■ **Compito assegnato 1**
Riscrivi il testo sul debito pubblico da "Fonte: FMI. La" a "importi è la BCE.", sostituendo "BCE" con "banca centrale".
■ **Compito assegnato 2**
Elenca tutti i nomi propri di luoghi e di istituzioni che compaiono nel testo sul debito pubblico.
■ **Compito assegnato 3**
Prosegui il testo sul debito pubblico a partire dal punto in cui si ferma.

■ **Testo**
◆ ◆ ◆ ◆ ◆

Fonte: FMI. La linea piatta per gli Stati Uniti prima del 2000 è un periodo senza dati. |
In tutta Europa è sempre più diffusa la sensazione che i debiti pubblici non siano altro che un peso e debbano essere cancellati. Più di recente un gruppo di economisti ha pubblicato un manifesto suggerendo che il debito pubblico detenuto dalla Banca Centrale Europea (attualmente €2.500 miliardi) debba essere cancellato. Questo manifesto è semplicemente un appello camuffato per il finanziamento inflazionistico di progetti di sinistra: non solo la BCE dovrebbe cancellare i debiti dei vari stati, ma questi ultimi dovrebbero anche impegnarsi a spendere un importo equivalente per un "piano di ripresa sociale ed ecologico". Sebbene la fonte di finanziamento per questa spesa non sia specificata, deve essere presa in prestito e l'unica istituzione disposta e in grado di prestare tali importi è la BCE.

◆ ◆ ◆ ◆ ◆

■ **Righe fornite**
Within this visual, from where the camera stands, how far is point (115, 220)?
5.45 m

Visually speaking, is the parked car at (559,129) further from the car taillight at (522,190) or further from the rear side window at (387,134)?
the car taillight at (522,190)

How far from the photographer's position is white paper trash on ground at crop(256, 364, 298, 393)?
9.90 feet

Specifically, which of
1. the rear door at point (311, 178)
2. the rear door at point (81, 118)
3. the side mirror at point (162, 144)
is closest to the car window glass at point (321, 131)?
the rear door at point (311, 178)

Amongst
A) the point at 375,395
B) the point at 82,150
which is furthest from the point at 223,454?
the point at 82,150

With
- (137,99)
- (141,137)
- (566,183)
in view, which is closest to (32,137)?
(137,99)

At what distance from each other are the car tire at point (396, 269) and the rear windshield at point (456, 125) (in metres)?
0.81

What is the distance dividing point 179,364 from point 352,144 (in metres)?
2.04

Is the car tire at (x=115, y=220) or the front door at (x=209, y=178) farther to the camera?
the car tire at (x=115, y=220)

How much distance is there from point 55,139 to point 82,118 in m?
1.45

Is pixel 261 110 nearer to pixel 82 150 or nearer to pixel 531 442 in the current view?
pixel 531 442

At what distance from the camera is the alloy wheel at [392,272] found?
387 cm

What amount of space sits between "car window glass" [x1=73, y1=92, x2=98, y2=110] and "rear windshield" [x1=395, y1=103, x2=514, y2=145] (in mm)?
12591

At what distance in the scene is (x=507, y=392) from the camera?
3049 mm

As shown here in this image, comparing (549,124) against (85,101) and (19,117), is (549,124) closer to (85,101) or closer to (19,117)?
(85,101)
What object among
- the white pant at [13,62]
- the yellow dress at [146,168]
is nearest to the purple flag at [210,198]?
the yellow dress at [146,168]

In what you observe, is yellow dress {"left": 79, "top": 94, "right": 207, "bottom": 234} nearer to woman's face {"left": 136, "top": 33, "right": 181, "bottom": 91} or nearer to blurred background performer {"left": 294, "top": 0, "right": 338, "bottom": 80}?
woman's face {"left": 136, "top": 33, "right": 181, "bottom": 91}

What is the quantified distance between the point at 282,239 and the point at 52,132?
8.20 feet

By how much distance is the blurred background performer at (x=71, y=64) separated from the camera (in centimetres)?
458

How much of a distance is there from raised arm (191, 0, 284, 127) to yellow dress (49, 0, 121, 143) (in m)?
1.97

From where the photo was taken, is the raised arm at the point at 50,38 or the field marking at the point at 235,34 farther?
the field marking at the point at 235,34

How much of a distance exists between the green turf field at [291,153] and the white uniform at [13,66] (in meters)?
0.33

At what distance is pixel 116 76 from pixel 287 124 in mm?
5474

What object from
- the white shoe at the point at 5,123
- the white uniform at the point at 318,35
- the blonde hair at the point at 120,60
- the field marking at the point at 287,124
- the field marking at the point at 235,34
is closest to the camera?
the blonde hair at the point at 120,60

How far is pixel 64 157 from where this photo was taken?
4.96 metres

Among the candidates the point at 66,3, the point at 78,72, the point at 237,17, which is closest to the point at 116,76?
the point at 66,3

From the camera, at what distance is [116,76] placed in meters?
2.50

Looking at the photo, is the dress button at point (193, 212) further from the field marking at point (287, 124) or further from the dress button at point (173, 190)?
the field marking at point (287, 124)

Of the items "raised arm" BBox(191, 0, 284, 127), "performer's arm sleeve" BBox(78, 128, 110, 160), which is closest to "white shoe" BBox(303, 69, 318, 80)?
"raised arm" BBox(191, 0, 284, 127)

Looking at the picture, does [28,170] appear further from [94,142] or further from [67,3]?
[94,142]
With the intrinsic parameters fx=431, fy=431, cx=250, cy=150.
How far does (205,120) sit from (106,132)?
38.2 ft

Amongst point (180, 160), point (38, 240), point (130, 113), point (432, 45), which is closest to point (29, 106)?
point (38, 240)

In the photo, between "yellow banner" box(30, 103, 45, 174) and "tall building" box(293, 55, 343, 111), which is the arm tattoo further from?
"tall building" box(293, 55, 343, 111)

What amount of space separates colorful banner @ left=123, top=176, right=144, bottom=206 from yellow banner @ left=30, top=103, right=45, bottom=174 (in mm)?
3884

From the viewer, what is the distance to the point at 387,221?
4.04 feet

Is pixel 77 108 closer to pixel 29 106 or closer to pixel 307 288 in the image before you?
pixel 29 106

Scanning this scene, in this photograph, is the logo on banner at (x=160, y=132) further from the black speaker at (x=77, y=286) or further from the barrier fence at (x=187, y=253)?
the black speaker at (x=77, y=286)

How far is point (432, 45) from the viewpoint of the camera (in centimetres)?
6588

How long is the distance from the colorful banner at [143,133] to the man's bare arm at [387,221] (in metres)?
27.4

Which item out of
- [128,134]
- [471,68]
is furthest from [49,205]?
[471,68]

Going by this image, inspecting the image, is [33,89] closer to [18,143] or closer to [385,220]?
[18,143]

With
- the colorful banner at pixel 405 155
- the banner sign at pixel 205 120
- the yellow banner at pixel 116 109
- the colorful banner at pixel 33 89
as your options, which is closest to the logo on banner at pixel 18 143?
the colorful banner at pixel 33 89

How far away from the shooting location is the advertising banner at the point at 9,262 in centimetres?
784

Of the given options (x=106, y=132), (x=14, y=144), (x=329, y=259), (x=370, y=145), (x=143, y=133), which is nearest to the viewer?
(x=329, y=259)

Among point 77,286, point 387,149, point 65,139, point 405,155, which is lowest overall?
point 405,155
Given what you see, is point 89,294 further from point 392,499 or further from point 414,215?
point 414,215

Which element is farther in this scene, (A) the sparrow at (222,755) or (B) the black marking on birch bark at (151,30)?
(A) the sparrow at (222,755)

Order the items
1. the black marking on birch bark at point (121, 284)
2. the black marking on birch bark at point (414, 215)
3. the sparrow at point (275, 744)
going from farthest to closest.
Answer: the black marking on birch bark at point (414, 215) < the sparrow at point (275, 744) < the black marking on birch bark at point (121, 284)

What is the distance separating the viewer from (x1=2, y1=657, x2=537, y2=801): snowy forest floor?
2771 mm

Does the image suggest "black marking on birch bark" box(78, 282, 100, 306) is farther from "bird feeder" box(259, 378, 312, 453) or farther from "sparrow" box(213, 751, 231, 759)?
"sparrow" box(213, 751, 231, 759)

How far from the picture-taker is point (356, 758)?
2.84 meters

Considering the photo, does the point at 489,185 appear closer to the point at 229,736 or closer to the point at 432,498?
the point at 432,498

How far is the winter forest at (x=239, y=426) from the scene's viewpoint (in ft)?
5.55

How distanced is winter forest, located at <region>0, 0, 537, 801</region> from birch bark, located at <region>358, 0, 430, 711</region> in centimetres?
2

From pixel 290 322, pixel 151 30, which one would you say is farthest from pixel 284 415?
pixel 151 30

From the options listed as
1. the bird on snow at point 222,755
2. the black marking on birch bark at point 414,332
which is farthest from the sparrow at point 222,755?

◆ ◆ ◆ ◆ ◆

■ **Risposta scritta 1**
Fonte: FMI. La linea piatta per gli Stati Uniti prima del 2000 è un periodo senza dati. |
In tutta Europa è sempre più diffusa la sensazione che i debiti pubblici non siano altro che un peso e debbano essere cancellati. Più di recente un gruppo di economisti ha pubblicato un manifesto suggerendo che il debito pubblico detenuto dalla Banca Centrale Europea (attualmente €2.500 miliardi) debba essere cancellato. Questo manifesto è semplicemente un appello camuffato per il finanziamento inflazionistico di progetti di sinistra: non solo la banca centrale dovrebbe cancellare i debiti dei vari stati, ma questi ultimi dovrebbero anche impegnarsi a spendere un importo equivalente per un "piano di ripresa sociale ed ecologico". Sebbene la fonte di finanziamento per questa spesa non sia specificata, deve essere presa in prestito e l'unica istituzione disposta e in grado di prestare tali importi è la banca centrale.

■ **Risposta scritta 2**
- FMI
- Stati Uniti
- Europa
- Banca Centrale Europea (BCE)

■ **Risposta scritta 3**
Il mio obiettivo in questo saggio non è criticare i suggerimenti degli autori del manifesto, per quanto piacevole possa essere un compito del genere, ma di indagare seriamente sul problema del debito pubblico e in particolare sulle conseguenze di un default. Cosa significherebbe per l'economia se venisse cancellato non solo il debito nei confronti della banca centrale, ma scomparisse tutto? Non sto rivelando troppo se ora dico che, come Peter Klein e J. R. Hummel, un default sovrano sarebbe un grande vantaggio per l'economia a lungo termine.
L'idea di risolvere il problema del debito attraverso il default è generalmente considerata estrema da tutte le persone rispettabili. Secondo loro, ci sono solo due soluzioni alternative: utilizzare l'inflazione per distruggere il valore reale del debito o introdurre riforme economiche che portino ad un aumento delle entrate fiscali, che a loro volta rendono gestibile il pagamento del debito. Gli autori del manifesto europeo hanno quindi il merito di aver sollevato l'idea del ripudio del debito.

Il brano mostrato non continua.